» Source passage
This is classic Patriots. Blount and Bell were teammates on the Steelers last year when they were pulled over and busted with weed, which for some reason cops still care about in Pennsylvania. Then Blount goes to the Patriots a month or two later and they both have to serve suspensions for the opening game. But Blount is a nobody and Bell might be the best running back in the NFL. You’re telling me this wasn’t orchestrated by Bill Belichick the whole time? You’re telling me that Blount didn’t purposely let the cops know about this bone ride, knowing that the Steelers would end up opening the season against the Patriots? #BlountRideGate
8. Patriots put chicken bones in Steelers gatorade, causing them to choke every time they got to the red zone.
The Steelers were clearly the better team, as can be seen by the fact that they had more total yards than the Patriots. Yet time and time again when they got to the red zone the Steelers suddenly forgot how to score. Hmmmmmm. You tell me why this happened. #ChokeGate
7. Patriots covertly forced the Steelers offsides at the goal line in 4th quarter.
Pittsburgh had a chance to get within three points with plenty of time left in the fourth quarter. They had the ball at the one yard line and it was an easy 6 points. Then not one, but TWO of their offensive lineman false started. Gee, I wonder why that happened? Oh yea, because one of the Patriots spies in the stand was yelling “hike.” #HikeGate
6. Banner ceremony was organized taunting.
The biggest problem with the Patriots is they don’t know when enough is enough. They’re always running up the score on other teams when they don’t have to. They treat other teams like they’re grown adults playing a professional sport, instead of being nice and considering their feelings. The Steelers came here to play a football game and they had to sit there and watch yet another Patriots banner get raised right up in their domepiece. #BannerGate
5. Julian Edelman illegally juked Steelers defenders out of their shoes.

» Brief A
In the piece on Patriots conspiracy theories, how many Steelers offensive linemen false started at the one yard line?
» Brief B
Carry on the piece on Patriots conspiracy theories from its final line.
You won't need the material that comes next.

» Given data
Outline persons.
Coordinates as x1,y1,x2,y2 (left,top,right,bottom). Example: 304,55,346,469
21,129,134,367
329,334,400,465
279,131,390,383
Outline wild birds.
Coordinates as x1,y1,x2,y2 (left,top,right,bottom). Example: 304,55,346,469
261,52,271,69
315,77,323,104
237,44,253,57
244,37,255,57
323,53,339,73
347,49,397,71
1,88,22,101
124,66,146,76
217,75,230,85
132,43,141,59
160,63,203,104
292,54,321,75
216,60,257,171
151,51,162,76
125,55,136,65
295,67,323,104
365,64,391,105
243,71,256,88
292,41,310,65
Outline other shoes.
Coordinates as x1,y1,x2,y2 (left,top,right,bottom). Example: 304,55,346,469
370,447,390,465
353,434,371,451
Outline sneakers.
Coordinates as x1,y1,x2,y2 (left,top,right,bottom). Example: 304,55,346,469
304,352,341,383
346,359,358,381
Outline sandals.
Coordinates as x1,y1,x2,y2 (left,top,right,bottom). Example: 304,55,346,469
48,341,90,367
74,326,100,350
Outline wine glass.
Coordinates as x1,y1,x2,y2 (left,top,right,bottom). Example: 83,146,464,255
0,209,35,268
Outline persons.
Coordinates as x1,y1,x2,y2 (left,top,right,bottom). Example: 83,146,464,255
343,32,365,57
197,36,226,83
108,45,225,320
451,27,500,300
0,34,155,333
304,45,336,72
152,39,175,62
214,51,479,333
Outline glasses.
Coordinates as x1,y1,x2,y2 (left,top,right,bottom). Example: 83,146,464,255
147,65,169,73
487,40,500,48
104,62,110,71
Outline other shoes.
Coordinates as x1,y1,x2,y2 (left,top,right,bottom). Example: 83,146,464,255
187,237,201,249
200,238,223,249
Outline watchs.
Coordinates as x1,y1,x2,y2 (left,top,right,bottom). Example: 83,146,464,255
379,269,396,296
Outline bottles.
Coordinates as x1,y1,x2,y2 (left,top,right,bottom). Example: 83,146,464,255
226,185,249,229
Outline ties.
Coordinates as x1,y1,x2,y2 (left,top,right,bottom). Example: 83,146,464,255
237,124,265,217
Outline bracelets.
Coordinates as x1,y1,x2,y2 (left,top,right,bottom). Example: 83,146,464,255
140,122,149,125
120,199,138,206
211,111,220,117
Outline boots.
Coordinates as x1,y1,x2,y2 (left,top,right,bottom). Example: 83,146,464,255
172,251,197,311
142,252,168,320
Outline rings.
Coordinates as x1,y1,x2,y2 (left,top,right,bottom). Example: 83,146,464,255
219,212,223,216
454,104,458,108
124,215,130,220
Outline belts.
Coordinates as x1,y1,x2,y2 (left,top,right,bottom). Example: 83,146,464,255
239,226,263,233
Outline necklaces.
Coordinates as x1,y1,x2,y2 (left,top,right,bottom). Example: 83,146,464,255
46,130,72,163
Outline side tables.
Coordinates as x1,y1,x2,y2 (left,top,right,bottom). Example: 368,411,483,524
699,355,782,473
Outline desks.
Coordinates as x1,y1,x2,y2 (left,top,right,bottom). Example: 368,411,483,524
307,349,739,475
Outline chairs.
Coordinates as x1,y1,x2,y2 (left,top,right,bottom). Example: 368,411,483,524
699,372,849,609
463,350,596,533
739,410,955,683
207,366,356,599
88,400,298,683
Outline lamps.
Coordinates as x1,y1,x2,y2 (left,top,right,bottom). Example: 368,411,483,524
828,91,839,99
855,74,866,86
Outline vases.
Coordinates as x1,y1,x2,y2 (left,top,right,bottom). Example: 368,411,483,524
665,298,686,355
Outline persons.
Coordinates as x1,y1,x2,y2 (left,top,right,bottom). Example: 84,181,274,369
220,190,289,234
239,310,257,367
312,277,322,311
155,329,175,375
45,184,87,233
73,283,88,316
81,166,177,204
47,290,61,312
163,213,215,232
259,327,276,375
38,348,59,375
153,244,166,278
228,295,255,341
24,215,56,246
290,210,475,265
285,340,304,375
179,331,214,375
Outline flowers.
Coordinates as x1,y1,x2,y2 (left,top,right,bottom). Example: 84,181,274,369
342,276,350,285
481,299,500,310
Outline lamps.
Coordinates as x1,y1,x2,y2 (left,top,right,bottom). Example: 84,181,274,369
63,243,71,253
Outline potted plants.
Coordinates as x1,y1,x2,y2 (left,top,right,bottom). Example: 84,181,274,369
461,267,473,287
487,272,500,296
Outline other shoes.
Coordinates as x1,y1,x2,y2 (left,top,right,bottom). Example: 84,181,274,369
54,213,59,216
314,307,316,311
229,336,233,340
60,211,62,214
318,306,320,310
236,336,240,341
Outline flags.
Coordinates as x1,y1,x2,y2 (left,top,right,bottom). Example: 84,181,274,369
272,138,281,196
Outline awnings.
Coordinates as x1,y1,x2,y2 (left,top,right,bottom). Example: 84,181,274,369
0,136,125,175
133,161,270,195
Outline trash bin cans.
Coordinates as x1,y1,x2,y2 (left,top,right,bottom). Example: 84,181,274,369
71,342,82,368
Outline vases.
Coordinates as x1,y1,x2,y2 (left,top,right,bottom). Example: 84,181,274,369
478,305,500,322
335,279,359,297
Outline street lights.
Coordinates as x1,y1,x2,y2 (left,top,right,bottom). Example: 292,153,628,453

» Task answer A
Two.

» Task answer B
When a player pretends to go one way but then immediately goes the other way after fooling his defender, this is cheating. Edelman basically lies every time he catches the ball when he’s not honest about which way he plans on running. Just another Patriot player not cooperating. #Jukegate
4. Patriots never counted to 10 Mississippi before sacking Big Ben.
Look, what’s fair is fair. The Steelers are a finesse team. Big Ben needs time for his receivers (the ones didn’t get busted for taking steroids in the offseason) to get open. The Patriots sacked him three times and had four tackles for losses. And they didn’t even yell at “blitz” either. #BlitzGate
3. Patriots illegally had the goal posts centered, making it impossible for Josh Scobee to hit field goals.
The Steelers had a brilliant game plan for special teams coming in – pick up the Jacksonville Jaguars discarded scraps. The Patriots should’ve realized they were dealing with a guy who obviously can’t kick in a straight line and moved their goal posts accordingly. Instead they kept them centered, causing Scobee to shank two missed field goals wide right. #GoalpostGate
2. Patriots did illegal rain dance before the game.
Don’t you think it’s a coincidence that it’s been sunshine and heat waves for the last week or so, and then MAGICALLY the rain starts coming down on Patriots opening day? Yea, neither do I. #RainGate
1. Rob Gronkowski illegally lined up without anyone covering him entire game.
The Steelers game plan coming seemed fool proof. Shut down Aaron Dobson and hope the Patriots forget they employ the greatest tight end in NFL history. When no one covers your star receiver it’s rude to keep throwing to him in the red zone. #GronkGate
But seriously, they started the season exactly like we knew they would – a premeditated facializing. Like any other outcome was possible. Brady was angry tonight, like an old man sending back soup at a deli. At one point he threw 19 straight completions, because that’s what happens when you piss off the greatest quarterback to ever live.
Brace yourself for 10 straight days of Buffalo fans whining about cheating and Brady being a homosexual uggs salesman. Because when you beat a team 23 out of 25 times in your career, their fans have to come up with some reason to explain why they are your bitch. Bring on victim number two in the Patriots 2015 rape tour de NFL.